An outlier detector method that supports categorical data and provides explanations for the outliers flagged
Outlier detection is a common task in machine learning. Specifically, it’s a form of unsupervised machine learning: analyzing data where there are no labels. It’s the act of finding items in a dataset that are unusual relative to the others in the dataset.
There can be many reasons to wish to identify outliers in data. If the data being examined is accounting records and we’re interested in finding errors or fraud, there are usually far too many transactions in the data to examine each manually, and it’s necessary to select a small, manageable number of transactions to investigate. A good starting point can be to find the most unusual records and examine these; this is with the idea the errors and fraud should both be rare enough to stand out as outliers.
That is, not all outliers will be interesting, but errors and fraud will likely be outliers, so when looking for these, identifying the outliers can be a very practical technique.
Or, the data may contain credit card transactions, sensor readings, weather measurements, biological data, or logs from websites. In all cases, it can be useful to identify the records suggesting errors or other problems, as well as the most interesting records.

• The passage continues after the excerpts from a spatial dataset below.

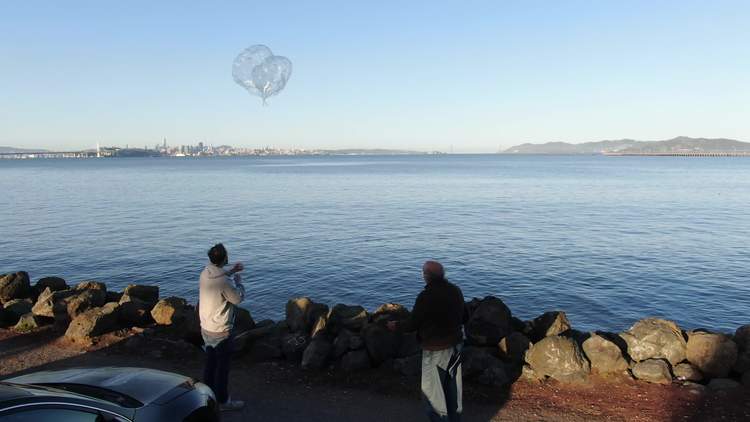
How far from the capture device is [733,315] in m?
20.6

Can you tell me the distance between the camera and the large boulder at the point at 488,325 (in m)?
11.4

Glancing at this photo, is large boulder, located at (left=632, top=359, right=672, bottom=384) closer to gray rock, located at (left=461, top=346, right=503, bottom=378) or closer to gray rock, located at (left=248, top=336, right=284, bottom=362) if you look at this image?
gray rock, located at (left=461, top=346, right=503, bottom=378)

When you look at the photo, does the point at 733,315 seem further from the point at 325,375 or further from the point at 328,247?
the point at 328,247

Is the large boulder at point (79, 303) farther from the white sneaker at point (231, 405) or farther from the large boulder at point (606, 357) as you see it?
the large boulder at point (606, 357)

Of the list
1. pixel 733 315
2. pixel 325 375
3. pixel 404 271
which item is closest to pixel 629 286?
pixel 733 315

Often as well, outlier detection is used as part of business or scientific discovery, to better understand the data and the processes being described in the data. With scientific data, for example, we’re often interested in finding the most unusual records, as these may be the most scientifically interesting.
The need for interpretability in outlier detection
With classification and regression problems, it’s often preferable to use interpretable models. This can result in lower accuracy (with tabular data, the highest accuracy is usually found with boosted models, which are quite uninterpretable), but is also safer: we know how the models will handle unseen data. But, with classification and regression problems, it’s also common to not need to understand why individual predictions are made as they are. So long as the models are reasonably accurate, it may be sufficient to just let them make predictions.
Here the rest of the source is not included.